Güzelliğine şarkılar yazılacak kadar alımlı, hedefine ulaşmak için polise ve kanuna kafa tutacak kadar pervasız, hayal dünyasında yaşamaya rıza gösterecek kadar kalender kadındı Afife Jale… Türk tiyatrosunun öncü ismi, kısa hayatına öylesine yoğun/çeşitli olaylar sığdırdı ki; Türk tipi Rüzgâr Gibi Geçti filmine senaryo olabilirdi.
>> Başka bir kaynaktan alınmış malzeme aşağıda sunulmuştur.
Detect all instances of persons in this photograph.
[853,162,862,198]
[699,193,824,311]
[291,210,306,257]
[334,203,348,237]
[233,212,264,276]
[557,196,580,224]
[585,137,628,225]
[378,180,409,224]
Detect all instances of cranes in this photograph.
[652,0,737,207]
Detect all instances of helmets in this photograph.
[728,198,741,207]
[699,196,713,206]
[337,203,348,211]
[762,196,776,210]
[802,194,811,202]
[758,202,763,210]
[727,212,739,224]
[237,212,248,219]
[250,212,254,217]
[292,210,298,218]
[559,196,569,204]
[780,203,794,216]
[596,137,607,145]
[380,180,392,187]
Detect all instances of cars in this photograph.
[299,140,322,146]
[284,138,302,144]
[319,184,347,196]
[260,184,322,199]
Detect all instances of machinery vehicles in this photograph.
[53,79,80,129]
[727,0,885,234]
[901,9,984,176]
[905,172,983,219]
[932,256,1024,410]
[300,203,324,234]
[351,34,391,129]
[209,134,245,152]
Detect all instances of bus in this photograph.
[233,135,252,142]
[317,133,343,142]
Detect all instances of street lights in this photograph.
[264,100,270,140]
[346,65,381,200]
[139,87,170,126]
Babasıyla seyrettiği tiyatro oyununda bulduğu yalancı cennet, hayatının ikonu oldu. Muhsin Ertuğrul ile tanışınca hayalleri gerçeğe döndü. 1919’da sahnelenen - Hüseyin Suat’ın - Yamalar adlı oyunda başrol oynadı. Jale takma adını kullandı; henüz 16 yaşındaydı. Kadıköy’deki Apollon Tiyatrosu’nda sahneye çıkan ilk Müslüman kadın sanatçıydı. Ama denetim yapan polis memurlardan kaçamadı.
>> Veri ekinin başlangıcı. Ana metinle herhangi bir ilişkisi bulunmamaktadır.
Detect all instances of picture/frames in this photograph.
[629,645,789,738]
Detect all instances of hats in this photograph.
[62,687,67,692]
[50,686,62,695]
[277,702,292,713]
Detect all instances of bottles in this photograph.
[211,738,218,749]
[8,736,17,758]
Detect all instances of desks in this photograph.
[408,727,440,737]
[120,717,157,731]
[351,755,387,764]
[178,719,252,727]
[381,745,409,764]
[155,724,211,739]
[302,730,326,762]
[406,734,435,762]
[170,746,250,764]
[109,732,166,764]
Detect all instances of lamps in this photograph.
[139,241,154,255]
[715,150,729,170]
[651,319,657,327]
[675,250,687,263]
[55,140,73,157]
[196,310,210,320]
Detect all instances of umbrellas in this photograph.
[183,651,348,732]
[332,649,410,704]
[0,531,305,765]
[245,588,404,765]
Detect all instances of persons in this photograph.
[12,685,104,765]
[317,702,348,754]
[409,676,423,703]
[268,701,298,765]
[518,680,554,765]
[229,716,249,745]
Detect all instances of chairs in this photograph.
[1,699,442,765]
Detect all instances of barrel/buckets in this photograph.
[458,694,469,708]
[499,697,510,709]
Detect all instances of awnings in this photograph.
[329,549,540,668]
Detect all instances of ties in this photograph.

1923 yılına kadar çok zorluk çekti; ailesinden/akrabalarından yardım istemedi. İstanbul’un zengin/köklü bir ailesinden geliyordu. Babasının dediğini yapmadığından, burnunun dikine gittiğinden bağları kopuktu. Bu süre içinde gezici tiyatrolarda küçük roller üstlendi; karın tokluğuna gelen teklifleri kabul etti. 20 yaşına karşın hasta vücudu ve sinirli ruh hali vardı. Uyuşturucuyla tanışması da zor günlerinin eseriydi. Eroin, esrar, morfin ve uyuşturucu hapın her türlüsünü kullandı.
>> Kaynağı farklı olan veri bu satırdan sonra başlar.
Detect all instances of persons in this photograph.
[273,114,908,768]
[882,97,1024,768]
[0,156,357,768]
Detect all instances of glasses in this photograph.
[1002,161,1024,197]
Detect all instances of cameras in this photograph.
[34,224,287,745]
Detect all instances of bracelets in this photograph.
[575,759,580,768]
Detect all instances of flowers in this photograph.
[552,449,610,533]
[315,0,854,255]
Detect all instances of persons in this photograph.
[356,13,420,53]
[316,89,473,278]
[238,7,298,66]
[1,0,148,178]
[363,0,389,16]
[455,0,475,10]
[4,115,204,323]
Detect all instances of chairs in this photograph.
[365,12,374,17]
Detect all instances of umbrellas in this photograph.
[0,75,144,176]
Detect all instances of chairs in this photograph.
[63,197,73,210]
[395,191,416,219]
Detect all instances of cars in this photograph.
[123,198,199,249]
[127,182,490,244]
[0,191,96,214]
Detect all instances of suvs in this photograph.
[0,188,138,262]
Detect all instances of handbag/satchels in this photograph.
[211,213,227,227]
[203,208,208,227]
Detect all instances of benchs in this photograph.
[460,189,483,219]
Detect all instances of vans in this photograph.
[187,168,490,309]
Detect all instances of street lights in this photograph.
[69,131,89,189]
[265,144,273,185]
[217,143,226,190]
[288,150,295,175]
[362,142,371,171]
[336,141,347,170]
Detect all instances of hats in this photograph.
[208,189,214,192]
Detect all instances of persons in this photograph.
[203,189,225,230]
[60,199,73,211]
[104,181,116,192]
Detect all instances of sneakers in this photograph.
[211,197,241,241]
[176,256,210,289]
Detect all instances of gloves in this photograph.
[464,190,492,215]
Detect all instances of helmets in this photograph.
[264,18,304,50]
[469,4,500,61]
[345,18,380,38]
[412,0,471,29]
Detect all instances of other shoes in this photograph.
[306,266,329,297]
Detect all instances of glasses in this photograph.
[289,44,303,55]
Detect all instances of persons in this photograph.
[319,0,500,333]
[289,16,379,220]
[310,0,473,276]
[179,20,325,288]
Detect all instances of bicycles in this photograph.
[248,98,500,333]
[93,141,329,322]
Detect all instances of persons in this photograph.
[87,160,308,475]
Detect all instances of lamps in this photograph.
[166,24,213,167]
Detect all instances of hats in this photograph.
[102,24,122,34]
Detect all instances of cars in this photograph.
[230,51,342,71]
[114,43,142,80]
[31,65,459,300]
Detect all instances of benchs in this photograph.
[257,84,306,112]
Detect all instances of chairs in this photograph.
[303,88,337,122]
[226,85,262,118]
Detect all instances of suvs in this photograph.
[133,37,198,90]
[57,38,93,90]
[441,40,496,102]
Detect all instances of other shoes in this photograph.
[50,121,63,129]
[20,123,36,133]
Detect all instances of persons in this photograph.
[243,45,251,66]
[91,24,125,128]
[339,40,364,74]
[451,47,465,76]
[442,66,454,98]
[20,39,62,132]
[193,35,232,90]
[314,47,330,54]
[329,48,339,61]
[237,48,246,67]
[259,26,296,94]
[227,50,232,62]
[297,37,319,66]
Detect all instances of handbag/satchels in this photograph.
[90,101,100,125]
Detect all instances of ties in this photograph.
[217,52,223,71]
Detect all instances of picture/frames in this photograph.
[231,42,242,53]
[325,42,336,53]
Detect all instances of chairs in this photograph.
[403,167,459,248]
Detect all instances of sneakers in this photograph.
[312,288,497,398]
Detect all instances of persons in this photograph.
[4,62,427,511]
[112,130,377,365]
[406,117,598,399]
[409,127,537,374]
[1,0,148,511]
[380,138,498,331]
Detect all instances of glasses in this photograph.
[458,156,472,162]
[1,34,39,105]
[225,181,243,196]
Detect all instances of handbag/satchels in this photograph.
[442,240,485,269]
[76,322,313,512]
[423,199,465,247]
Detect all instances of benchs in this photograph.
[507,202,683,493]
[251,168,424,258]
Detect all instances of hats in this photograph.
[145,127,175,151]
Atatürk’ün kurduğu yeni yönetim; tiyatroda Türk kadınının aktif görev almasının kapısı açtı. Çeşitli tiyatrolarda çalıştı, Anadolu turnelerine iştirak etti; sevdiği işi gönlünce yaptı. Ama tek dostu her geçen gün onu pençesine aldı. Eczanelerden sağladığı morfinle gününü geçiştirdi. Çevresinin iddiasına göre, Kadıköy’de Suriyeli bir Arap eczacıyla ilişkisi vardı; morfin ihtiyacını karşıladı.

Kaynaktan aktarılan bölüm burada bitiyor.